The steep slope benefits the vines: The wine village of Völs is located at the foot of the striking Schlern mountain, close to Lake Völs, one of the most beautiful bathing lakes in Italy. In this corner of South Tyrol, winegrowing is not a job, but a vocation. The Bessererhof wine estate has made a particularly good name for itself with its high-quality products. However, the success also created a serious problem: The business was bursting at the seams.

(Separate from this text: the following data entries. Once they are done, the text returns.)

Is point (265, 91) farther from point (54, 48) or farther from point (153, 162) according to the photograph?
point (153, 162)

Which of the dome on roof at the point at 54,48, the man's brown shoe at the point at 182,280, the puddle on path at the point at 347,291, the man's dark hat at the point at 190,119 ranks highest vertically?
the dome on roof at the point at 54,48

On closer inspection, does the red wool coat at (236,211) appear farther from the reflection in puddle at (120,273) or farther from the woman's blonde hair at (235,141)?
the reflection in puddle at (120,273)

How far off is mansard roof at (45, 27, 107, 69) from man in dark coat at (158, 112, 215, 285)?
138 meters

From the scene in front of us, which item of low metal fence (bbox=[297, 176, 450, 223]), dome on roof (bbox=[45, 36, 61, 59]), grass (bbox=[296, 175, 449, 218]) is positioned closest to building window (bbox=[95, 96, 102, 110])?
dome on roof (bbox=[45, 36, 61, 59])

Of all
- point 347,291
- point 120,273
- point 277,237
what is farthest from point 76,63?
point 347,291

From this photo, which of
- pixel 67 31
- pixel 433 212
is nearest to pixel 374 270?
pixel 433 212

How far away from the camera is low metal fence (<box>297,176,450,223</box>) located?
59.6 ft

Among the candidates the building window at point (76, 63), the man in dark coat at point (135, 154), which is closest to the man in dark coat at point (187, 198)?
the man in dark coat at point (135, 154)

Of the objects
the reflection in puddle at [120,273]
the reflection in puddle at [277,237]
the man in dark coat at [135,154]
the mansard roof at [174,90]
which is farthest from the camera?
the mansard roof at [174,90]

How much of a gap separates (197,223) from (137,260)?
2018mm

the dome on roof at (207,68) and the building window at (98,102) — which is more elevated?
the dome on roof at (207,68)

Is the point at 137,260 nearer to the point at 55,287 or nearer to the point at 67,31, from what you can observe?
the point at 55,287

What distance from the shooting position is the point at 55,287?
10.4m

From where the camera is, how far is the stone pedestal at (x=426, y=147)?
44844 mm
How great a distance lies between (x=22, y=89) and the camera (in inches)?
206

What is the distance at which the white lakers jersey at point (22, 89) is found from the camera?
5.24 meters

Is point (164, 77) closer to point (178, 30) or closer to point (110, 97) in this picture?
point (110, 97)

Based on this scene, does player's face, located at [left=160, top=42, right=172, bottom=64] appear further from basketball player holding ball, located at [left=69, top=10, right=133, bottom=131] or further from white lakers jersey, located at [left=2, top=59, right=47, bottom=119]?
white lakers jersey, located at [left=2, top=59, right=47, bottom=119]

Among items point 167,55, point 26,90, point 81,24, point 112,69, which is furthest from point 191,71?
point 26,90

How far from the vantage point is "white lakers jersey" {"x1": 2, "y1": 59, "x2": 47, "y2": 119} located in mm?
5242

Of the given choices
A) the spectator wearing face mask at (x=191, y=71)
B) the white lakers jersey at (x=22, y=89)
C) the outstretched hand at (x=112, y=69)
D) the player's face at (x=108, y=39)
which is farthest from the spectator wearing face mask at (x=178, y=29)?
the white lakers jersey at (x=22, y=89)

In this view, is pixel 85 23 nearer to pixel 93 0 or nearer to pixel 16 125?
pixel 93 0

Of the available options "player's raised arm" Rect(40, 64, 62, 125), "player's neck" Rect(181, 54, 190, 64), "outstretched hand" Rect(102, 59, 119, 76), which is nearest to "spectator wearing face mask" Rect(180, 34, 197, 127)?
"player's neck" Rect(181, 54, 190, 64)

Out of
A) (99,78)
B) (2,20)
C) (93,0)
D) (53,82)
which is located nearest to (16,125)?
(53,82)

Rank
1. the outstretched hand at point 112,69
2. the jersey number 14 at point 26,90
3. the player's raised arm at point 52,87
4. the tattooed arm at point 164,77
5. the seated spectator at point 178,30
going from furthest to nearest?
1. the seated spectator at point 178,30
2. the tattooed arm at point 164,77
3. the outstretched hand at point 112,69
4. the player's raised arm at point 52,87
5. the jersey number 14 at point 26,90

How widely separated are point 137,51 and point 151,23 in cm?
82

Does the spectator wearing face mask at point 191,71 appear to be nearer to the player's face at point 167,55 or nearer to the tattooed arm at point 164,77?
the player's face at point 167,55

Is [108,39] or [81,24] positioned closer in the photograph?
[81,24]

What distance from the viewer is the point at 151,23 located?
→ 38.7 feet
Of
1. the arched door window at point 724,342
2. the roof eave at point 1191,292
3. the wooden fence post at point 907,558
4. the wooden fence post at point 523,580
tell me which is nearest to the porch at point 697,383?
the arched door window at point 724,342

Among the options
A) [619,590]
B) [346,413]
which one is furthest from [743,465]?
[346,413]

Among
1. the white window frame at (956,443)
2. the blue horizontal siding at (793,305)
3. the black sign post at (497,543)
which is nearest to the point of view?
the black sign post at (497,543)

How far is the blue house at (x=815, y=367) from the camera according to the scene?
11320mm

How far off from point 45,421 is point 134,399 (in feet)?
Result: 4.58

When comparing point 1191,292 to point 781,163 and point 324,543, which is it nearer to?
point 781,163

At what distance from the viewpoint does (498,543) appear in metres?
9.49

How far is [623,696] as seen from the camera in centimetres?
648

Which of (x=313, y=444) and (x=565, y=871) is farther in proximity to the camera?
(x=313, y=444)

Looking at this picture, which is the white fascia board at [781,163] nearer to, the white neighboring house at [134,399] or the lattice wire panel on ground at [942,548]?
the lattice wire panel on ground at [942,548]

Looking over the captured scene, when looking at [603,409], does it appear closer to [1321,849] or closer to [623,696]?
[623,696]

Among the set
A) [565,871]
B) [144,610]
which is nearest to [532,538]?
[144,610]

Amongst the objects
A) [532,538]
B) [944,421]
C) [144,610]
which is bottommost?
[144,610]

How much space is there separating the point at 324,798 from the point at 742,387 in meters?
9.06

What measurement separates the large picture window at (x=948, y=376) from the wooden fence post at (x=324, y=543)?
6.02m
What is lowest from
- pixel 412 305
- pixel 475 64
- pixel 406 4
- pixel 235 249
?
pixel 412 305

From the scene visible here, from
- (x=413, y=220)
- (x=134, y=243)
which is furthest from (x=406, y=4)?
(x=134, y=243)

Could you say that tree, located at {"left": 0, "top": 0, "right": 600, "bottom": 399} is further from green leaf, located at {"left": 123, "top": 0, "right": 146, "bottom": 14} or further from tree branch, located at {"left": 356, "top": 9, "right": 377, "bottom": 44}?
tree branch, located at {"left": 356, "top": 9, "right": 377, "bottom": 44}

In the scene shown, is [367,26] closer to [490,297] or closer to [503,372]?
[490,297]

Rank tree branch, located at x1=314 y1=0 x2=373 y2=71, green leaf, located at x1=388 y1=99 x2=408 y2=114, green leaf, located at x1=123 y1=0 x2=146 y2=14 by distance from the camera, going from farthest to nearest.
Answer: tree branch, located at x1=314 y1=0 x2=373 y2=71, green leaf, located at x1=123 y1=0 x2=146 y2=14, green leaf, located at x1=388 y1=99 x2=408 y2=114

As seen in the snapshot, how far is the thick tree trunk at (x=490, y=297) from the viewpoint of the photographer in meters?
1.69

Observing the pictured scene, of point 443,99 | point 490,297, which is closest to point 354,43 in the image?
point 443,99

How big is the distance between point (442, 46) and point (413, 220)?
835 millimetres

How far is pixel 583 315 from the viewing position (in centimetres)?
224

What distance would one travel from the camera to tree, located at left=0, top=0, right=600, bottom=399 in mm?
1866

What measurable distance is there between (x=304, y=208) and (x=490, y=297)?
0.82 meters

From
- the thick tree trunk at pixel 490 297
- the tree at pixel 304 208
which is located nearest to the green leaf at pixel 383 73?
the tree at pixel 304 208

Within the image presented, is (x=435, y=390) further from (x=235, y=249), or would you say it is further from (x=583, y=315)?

This was the moment when landlord Otmar Mair met the Bolzano-based architect Theodor Gallmetzer, as well as the artist blacksmith Klaus Andergassen from Salorno, at an initial reconstruction meeting.

Experience is key

“At that time I had just finished reconstructing the Kobler wine estate in Margreid, as well as a private winery in Eppan a.d.Weinstrasse, and had some experience under my belt,” Theodor Gallmetzer remembers.

“Experience is vital for such a project. For example, the grapes also need to be handled with care after the harvest. Therefore, a central requirement is to only use slides and not pumps to transport them to the press. Room heights of up to four metres are required for this purpose.”

In those days, there was a barn beside the main building, which is typical for the traditional South Tyrol farmyard with two separate buildings.

“We wanted to keep this setup with the new building,” continues Theodor Gallmetzer. A building with three floors was built: the underground wine storehouse, the wine cellar including barrique cellar built into the slope, as well as the upper floor with tasting rooms, offices, storage and unloading areas.

The facade made from corten steel picks up the colours oft he wine region

“As everything here is about wine,” adds artist blacksmith Klaus Andergassen.

“The idea was to emphasise this tradition in the outer facade.”

Green and brown are the dominant colours in South Tyrol’s wine regions at the time around grape harvesting. “Normal plaster wouldn’t have done this justice. Timber cladding wears quickly. The decision was taken to erect a facade made from corten steel – to be exact, MEVACO expanded metal, rhomb-aligned, 62 x 20 x 7 with a 2mm material thickness.”

“Corten steel offers excellent advantages for the facade construction,” explains Theodor Gallmetzer.

“First of all, it has a natural appearance. Instead of a monochrome area, corten steel offers beautiful colour nuances. And then there are the preserving characteristics. Corten steel is a weather-resistant structural steel, which in the course of time because of weather conditions forms a thick barrier layer made from adhesive elements such as copper, chrome and nickel. This layer protects against further corrosion. The characteristic patina finish which develops over this layer, which does not leach.”

Theodor Gallmetzer smiles at this idea: “Before we started I checked its weather resistance in some tests.”

A substructure for the corten facade

In this manner the building obtained its optimal facade protection, which also offers good rear ventilation. For Theodor Gallmetzer, who is active in climate protection and also an expert planner, this is another positive feature of MEVACO expanded metals. A decision was made not to use L-brackets for the mounting and instead a substructure was built with an invisible U-shaped profile on the facade. Klaus Andergassen mounted the expanded metal onto this substructure. The steep slope in particular was a challenge for the skilled artist blacksmith.

Despite the time pressure the details are important

“We worked a great deal with lifting platforms and cranes,” he states.

“They enabled me to screw my spacers to the substructure. I bent the spacers myself from corten steel profiles and secured them with wood screws. Everything ran smoothly with MEVACO, meaning we were able to adhere to the tight schedule. We began in late autumn after the grape harvest and had to have everything completed before the onset of winter. With such a project in the end it all comes down to the fine details: the finishes around the balconies, windows and doors needed beautiful straight lines. U-shaped ledges were cut directly into the slopes for the gutters. We were also able to complete this work on time.”

Corten steel has become a popular construction material in South Tyrol

And how do the people of South Tyrol and the many tourists feel about the new Bessererhof?

“We have received nothing but praise!” reports Theodor Gallmetzer.

“Both the press and the locals like it. Recently a steel construction company called me and commented on how wonderful it looked and asked how we did it. It’s no wonder that we are seeing more and more corten steel in our region.”

Whoever wants to see the revamped Bessererhof wine estate for themselves, and takes the Austrian Brenner motorway en route to South Tyrol, can admire the appearance of corten steel: The crash barriers on the motorway are now also manufactured from this material.